Default USB automount

On Tue, Sep 11, 2012 at 11:51:30PM +0100, Neil Bothwick wrote

> It's the idea of leaving a root console open for all to access that is
> the issue, not the commands you run in it.

Fully agree that's a bad idea. My system uses sudoers. I.e. in
/etc/sudoers.d/001 I have the lines...

user2 d531 = (root) NOPASSWD: /usr/local/bin/ux *
waltdnes d531 = (root) NOPASSWD: /usr/local/bin/ux *

...where /usr/local/bin/ux consists of...

#!/bin/busybox ash
pumount ${1}

...and in my home directory I have ~/bin/um which consists of...

#! /bin/busybox ash
sudo /usr/local/bin/ux ${1}

...So I can, as a regular user, execute at the commandline...

um sdb1

...and /media/sdb1 is unmounted. No need to log on as root or have a
root shell.

--
Walter Dnes <waltdnes@waltdnes.org>
I don't run "desktop environments"; I run useful applications
 
Old 09-12-2012, 08:03 AM
Neil Bothwick
 
Default USB automount

On Tue, 11 Sep 2012 22:47:21 -0400, Walter Dnes wrote:

> Fully agree that's a bad idea. My system uses sudoers. I.e. in
> /etc/sudoers.d/001 I have the lines...
>
> user2 d531 = (root) NOPASSWD: /usr/local/bin/ux *
> waltdnes d531 = (root) NOPASSWD: /usr/local/bin/ux *
>
> ...where /usr/local/bin/ux consists of...
>
> #!/bin/busybox ash
> pumount ${1}
>
> ...and in my home directory I have ~/bin/um which consists of...
>
> #! /bin/busybox ash
> sudo /usr/local/bin/ux ${1}
>
> ...So I can, as a regular user, execute at the commandline...
>
> um sdb1
>
> ...and /media/sdb1 is unmounted. No need to log on as root or have a
> root shell.

I don't understand, why are you using sudo to run pmount when its core
purpose is to be run by normal users?

% whatis pmount
pmount (1) - mount arbitrary hotpluggable devices as normal user


--
Neil Bothwick

Life's a cache, and then you flush...
 
Old 09-12-2012, 11:11 AM
Philip Webb
 
Default USB automount

120911 Neil Bothwick was worried at the idea
of leaving a root console open for all to access:

My machine is not accessible to anyone else, so it's not a problem here.
Yes, it's not a good idea if you're in a data centre or open-plan office.

--
========================,,======================== ====================
SUPPORT ___________//___, Philip Webb
ELECTRIC /] [] [] [] [] []| Cities Centre, University of Toronto
TRANSIT `-O----------O---' purslowatchassdotutorontodotca
 
Old 09-13-2012, 06:50 AM
"Walter Dnes"
 
Default USB automount

On Wed, Sep 12, 2012 at 09:03:50AM +0100, Neil Bothwick wrote

> I don't understand, why are you using sudo to run pmount when its core
> purpose is to be run by normal users?
>
> % whatis pmount
> pmount (1) - mount arbitrary hotpluggable devices as normal user

A normal user can pumount *WHAT THAT SAME USER* has pmounted. Now try
for a general solution. If you're the only user on the system, it's
probably safe to keep an open xterm logged in to root. The problem is
that inserting a USB device sets off a kernel event, that is passed to
mdev, which looks for a script name in /etc/mdev.conf. If a script is
found that matches the device spec (i.e. sd[a-z].*), e.g. my automount
script, then the script is launched *AS ROOT*. Given that root has
mounted the device, only root can unmount it. E.g. when root pmounts a
device and normal user tries to pumount it, I get...
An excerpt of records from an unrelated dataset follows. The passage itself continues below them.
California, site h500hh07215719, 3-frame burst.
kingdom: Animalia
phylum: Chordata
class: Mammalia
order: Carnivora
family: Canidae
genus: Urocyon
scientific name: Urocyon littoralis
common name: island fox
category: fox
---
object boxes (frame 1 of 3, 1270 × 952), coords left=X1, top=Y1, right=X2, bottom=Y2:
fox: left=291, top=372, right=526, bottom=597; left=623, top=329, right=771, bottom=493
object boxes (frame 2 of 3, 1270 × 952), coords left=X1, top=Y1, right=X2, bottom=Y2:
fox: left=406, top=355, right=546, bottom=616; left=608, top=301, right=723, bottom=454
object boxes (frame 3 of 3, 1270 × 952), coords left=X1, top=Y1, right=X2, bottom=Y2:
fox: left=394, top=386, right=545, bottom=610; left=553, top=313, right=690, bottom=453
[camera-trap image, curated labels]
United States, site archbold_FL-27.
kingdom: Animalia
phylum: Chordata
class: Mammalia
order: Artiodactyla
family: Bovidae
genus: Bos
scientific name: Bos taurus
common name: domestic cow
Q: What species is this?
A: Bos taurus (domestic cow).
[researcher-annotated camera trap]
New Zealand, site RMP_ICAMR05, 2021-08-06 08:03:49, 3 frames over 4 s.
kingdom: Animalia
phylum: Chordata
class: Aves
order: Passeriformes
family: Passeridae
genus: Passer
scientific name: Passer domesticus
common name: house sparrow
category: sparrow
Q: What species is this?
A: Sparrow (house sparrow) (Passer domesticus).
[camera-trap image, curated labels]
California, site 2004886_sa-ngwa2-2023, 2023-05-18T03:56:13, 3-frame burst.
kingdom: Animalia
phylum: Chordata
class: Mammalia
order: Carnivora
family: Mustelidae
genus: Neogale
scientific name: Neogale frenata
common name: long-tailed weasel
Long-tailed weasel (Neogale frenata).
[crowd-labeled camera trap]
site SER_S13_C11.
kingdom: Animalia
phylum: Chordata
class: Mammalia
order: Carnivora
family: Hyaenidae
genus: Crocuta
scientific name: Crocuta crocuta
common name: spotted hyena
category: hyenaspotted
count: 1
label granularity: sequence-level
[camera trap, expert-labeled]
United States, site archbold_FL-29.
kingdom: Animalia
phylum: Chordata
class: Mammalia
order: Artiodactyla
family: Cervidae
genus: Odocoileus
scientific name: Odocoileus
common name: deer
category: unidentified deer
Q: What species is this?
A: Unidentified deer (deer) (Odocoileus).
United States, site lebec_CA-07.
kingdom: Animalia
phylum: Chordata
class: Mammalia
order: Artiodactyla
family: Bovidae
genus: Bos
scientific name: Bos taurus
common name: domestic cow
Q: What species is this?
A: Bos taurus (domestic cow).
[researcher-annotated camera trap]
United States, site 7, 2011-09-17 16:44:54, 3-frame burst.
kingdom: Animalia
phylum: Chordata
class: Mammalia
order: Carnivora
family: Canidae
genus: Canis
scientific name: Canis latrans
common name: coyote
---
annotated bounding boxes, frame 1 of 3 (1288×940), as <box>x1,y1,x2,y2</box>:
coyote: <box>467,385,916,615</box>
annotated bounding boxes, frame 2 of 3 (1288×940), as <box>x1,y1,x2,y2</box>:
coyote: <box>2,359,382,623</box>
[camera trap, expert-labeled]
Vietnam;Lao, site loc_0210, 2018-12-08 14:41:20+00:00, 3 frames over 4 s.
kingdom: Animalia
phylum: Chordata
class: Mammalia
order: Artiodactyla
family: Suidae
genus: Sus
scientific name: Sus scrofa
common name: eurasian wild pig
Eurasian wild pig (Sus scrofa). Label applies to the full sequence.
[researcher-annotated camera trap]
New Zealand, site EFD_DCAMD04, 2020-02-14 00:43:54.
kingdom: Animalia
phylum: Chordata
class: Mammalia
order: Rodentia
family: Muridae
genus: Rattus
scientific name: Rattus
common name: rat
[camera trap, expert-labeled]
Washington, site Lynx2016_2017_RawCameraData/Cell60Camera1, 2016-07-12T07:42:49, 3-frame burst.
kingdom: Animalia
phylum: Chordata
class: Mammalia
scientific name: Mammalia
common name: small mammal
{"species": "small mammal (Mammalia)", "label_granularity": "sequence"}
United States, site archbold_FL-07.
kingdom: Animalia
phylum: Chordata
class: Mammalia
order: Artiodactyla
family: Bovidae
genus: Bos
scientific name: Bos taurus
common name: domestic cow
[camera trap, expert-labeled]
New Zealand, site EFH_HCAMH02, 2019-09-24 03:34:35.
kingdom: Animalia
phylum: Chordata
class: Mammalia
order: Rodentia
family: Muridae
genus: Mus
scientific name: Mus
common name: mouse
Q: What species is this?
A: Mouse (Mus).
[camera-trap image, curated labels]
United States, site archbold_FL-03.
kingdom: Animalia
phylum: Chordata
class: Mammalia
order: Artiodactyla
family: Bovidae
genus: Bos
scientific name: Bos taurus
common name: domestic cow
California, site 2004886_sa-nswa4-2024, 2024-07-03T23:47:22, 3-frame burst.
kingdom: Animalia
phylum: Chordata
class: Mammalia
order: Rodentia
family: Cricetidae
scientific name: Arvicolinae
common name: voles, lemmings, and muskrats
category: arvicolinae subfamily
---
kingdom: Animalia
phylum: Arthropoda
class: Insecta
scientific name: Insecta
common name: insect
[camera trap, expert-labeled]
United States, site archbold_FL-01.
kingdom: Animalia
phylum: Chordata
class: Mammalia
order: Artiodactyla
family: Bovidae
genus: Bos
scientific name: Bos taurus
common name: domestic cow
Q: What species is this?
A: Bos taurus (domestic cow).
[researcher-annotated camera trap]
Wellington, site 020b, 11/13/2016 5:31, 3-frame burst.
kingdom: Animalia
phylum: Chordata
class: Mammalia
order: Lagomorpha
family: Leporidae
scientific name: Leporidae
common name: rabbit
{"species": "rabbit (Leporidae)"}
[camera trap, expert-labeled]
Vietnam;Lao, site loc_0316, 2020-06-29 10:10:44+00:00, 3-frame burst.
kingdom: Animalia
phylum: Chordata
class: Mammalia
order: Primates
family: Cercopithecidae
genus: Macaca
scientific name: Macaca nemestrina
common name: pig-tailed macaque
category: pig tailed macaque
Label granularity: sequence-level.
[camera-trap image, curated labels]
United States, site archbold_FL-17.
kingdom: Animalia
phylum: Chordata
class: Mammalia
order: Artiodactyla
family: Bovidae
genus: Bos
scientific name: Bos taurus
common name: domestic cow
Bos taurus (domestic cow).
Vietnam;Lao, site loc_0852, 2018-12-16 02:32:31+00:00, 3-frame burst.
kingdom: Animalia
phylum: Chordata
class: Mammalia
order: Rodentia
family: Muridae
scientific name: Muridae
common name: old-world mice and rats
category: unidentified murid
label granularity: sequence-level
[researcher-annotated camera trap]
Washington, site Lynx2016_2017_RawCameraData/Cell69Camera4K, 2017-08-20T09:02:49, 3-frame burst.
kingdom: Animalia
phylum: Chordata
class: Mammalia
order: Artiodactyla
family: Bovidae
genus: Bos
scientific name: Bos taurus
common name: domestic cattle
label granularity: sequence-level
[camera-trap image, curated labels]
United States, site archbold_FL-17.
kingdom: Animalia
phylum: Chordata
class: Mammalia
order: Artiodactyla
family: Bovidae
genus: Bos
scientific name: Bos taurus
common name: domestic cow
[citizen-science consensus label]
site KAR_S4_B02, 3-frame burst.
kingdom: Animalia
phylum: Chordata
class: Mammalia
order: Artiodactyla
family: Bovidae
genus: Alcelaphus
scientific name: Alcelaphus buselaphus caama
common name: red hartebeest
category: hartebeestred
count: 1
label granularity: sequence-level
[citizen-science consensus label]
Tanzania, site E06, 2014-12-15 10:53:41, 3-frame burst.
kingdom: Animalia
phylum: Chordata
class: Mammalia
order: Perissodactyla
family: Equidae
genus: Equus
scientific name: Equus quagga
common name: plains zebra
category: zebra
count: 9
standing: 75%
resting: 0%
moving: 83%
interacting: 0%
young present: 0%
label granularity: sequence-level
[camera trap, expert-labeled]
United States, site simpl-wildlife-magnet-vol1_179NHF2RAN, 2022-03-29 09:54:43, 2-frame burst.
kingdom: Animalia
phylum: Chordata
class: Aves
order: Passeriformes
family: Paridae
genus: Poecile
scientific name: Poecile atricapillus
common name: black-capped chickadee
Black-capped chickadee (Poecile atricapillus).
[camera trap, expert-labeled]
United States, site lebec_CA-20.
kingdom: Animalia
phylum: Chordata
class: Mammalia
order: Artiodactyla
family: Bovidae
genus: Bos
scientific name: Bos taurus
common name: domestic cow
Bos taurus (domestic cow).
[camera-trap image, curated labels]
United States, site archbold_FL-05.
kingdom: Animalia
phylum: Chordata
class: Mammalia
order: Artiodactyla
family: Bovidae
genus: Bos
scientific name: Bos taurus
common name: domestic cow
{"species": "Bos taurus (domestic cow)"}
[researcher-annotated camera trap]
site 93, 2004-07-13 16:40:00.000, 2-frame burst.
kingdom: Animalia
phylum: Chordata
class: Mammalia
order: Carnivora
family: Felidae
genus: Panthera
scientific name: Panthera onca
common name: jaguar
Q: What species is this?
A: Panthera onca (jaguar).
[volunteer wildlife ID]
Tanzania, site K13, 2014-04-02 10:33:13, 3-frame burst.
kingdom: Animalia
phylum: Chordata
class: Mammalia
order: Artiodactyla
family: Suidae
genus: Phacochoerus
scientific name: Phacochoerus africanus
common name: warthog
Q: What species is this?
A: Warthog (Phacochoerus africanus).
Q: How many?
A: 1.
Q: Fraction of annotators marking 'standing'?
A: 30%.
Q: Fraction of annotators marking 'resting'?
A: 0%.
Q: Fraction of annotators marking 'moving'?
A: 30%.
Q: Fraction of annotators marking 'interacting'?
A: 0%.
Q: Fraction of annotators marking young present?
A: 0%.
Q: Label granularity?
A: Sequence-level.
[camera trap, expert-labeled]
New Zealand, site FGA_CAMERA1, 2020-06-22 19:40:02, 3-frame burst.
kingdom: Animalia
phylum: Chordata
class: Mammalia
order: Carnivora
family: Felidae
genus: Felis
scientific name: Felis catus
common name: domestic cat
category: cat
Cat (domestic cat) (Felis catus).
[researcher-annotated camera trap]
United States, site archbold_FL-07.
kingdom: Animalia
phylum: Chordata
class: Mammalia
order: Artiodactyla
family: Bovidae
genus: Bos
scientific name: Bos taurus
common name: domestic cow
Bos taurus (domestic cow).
waltdnes@d531 ~ $ pumount sdb1
Error: device /dev/sdb1 was not mounted by you

Note also that the automount script has to first create a directory in
/media, before mounting it. Since /media is drwxr-xr-x the directory
has to be created by root, or else I have to open up /media to writing
and directory creation by all users. The most secure approach is to
have the system do things as root without user intervention, as much as
possible.

--
Walter Dnes <waltdnes@waltdnes.org>
I don't run "desktop environments"; I run useful applications
 
Old 09-13-2012, 08:32 AM
Neil Bothwick
 
Default USB automount

On Thu, 13 Sep 2012 02:50:27 -0400, Walter Dnes wrote:

> > I don't understand, why are you using sudo to run pmount when its core
> > purpose is to be run by normal users?
> >
> > % whatis pmount
> > pmount (1) - mount arbitrary hotpluggable devices as normal user
>
> A normal user can pumount *WHAT THAT SAME USER* has pmounted.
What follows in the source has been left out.